◆ **WRITTEN PROBLEM**: Please count the lines in the records below that contain the word "feet", and reply with only that number.

◆ **INFORMATION SHOWN**:
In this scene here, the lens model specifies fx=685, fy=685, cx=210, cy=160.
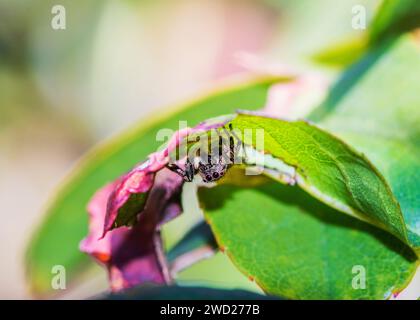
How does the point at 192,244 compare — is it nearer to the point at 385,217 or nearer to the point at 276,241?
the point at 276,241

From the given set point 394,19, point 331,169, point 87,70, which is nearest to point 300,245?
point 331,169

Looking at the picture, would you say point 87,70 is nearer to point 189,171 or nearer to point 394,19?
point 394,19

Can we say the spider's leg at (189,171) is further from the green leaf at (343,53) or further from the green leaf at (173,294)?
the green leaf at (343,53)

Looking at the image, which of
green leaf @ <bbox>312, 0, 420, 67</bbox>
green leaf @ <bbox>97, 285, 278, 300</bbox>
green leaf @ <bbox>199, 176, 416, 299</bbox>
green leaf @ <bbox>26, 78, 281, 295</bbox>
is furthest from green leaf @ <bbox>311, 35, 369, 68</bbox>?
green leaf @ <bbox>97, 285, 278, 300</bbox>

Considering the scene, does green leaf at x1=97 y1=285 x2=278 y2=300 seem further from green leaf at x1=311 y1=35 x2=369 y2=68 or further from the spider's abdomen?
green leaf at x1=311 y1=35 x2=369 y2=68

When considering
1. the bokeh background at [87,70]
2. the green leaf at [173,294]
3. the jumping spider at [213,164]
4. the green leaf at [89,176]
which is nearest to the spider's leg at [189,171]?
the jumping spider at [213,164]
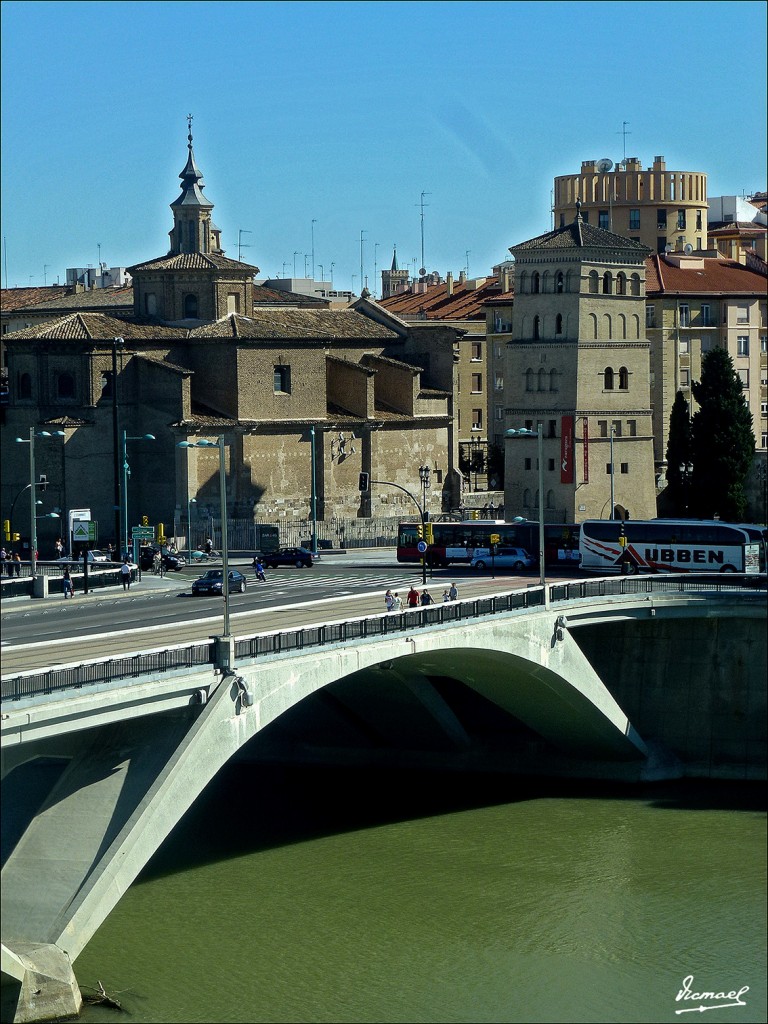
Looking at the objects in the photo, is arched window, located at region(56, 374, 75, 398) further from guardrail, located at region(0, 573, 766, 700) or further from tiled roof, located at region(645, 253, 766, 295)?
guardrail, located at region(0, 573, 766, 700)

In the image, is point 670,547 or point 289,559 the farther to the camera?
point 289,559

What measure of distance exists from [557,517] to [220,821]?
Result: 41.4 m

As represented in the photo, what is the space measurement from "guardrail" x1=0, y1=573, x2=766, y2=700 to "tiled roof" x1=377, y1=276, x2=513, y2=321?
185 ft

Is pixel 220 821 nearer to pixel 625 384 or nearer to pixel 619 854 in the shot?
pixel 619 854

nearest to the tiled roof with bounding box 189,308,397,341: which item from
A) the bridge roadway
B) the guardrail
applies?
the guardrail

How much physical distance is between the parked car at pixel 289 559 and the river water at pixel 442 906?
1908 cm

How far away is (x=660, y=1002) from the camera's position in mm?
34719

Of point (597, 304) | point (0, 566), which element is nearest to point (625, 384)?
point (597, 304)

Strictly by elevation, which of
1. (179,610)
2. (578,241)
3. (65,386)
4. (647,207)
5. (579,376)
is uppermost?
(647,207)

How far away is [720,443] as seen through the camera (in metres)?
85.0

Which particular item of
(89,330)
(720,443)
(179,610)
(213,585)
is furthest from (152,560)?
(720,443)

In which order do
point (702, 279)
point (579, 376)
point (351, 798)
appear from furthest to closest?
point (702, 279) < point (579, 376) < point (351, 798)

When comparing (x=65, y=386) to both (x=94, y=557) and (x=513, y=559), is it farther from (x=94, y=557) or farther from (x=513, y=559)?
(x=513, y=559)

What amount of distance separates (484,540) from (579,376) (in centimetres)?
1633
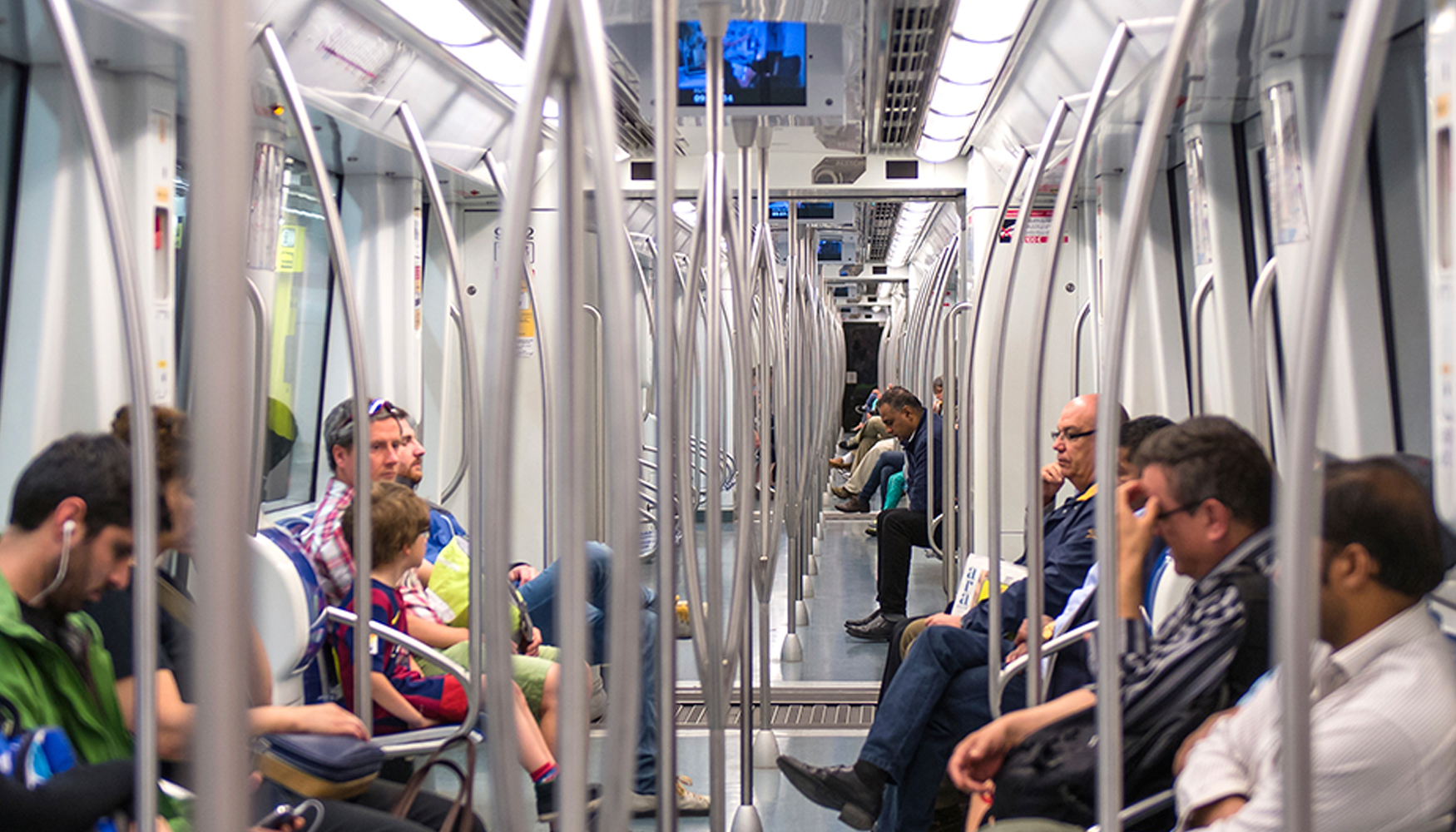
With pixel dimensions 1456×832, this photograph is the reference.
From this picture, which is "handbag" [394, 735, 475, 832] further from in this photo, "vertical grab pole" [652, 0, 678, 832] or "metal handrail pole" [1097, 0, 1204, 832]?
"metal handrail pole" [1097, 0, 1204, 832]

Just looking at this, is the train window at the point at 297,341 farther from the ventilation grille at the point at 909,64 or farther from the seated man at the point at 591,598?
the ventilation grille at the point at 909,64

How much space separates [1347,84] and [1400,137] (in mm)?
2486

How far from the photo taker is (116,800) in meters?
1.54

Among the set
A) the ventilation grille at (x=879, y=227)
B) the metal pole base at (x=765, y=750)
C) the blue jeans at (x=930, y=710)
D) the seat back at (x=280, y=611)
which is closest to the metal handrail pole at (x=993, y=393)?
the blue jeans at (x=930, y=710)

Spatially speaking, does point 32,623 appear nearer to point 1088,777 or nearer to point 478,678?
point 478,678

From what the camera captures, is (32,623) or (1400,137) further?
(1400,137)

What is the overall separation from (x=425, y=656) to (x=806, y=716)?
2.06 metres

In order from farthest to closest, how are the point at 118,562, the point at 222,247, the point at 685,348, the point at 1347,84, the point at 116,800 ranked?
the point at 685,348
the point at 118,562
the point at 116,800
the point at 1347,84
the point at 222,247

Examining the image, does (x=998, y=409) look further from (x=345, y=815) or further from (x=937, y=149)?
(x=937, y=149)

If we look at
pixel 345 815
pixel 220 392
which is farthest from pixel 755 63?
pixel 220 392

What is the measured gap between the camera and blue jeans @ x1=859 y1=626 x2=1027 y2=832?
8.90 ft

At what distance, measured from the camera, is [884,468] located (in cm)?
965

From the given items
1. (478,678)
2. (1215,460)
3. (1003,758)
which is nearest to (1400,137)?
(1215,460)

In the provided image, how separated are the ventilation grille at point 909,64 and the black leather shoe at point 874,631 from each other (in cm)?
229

==

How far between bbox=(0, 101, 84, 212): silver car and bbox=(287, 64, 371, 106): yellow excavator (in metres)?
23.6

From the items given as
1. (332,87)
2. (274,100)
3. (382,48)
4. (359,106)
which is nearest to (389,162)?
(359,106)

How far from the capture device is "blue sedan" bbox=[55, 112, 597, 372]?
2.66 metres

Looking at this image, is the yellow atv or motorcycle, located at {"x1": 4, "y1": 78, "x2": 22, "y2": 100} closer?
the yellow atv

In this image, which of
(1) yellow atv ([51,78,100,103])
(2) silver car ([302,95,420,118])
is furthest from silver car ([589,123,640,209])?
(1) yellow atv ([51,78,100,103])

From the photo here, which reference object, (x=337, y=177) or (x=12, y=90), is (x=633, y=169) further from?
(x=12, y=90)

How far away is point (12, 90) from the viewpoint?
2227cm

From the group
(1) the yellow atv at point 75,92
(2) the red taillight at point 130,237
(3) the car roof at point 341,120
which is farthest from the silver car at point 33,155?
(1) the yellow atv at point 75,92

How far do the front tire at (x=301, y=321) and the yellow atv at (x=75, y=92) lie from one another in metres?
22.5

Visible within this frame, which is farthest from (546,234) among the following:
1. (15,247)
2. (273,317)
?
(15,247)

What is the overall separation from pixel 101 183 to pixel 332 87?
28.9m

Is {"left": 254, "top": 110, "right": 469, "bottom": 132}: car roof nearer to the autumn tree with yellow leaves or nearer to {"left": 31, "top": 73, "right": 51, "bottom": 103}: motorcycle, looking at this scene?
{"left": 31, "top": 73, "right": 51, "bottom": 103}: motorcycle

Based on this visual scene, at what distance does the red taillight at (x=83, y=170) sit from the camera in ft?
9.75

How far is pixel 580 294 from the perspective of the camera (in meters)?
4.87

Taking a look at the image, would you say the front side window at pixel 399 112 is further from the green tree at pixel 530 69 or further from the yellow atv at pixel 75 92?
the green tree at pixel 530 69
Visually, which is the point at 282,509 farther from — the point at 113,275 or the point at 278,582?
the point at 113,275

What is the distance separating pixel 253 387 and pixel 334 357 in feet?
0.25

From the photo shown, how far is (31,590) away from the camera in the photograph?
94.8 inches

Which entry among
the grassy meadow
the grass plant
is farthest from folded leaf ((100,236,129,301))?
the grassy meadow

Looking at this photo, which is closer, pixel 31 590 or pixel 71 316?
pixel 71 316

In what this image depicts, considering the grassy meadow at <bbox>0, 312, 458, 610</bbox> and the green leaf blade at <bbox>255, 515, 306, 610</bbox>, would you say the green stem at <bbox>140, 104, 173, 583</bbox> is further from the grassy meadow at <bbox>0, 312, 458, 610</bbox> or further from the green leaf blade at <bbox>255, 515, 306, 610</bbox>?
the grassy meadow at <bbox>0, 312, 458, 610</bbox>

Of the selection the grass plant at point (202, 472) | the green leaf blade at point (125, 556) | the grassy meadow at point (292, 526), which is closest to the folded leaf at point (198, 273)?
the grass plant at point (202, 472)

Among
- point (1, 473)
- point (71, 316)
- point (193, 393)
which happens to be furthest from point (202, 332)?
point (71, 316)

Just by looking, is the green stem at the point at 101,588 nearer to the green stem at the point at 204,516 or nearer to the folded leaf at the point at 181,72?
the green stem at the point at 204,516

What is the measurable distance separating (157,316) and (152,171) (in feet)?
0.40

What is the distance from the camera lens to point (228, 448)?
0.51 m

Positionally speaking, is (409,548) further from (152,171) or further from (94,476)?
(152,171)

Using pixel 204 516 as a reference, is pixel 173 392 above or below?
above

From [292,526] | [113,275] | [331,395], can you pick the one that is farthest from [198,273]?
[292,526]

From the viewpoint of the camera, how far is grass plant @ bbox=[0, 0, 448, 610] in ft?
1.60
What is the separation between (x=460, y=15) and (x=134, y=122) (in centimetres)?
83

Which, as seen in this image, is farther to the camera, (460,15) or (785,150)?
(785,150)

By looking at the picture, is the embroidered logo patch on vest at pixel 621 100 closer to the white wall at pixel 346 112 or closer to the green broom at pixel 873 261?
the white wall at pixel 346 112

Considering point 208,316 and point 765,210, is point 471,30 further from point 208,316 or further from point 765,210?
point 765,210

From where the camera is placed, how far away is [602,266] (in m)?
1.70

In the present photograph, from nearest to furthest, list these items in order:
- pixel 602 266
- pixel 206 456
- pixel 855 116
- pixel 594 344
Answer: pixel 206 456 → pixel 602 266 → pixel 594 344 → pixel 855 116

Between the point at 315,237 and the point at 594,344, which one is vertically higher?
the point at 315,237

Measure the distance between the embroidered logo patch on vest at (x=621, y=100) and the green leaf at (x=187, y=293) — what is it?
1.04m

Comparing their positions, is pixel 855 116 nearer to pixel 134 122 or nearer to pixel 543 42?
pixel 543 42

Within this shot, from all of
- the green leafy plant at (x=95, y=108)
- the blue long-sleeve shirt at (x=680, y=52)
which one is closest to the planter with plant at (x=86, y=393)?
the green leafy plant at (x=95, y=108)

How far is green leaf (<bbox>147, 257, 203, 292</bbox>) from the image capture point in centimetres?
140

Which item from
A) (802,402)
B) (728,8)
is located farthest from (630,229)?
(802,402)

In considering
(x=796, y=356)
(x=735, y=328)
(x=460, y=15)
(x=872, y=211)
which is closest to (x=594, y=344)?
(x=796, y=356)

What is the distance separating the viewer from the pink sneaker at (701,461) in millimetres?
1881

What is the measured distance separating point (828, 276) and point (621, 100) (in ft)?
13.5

◆ **FULL ANSWER**: 2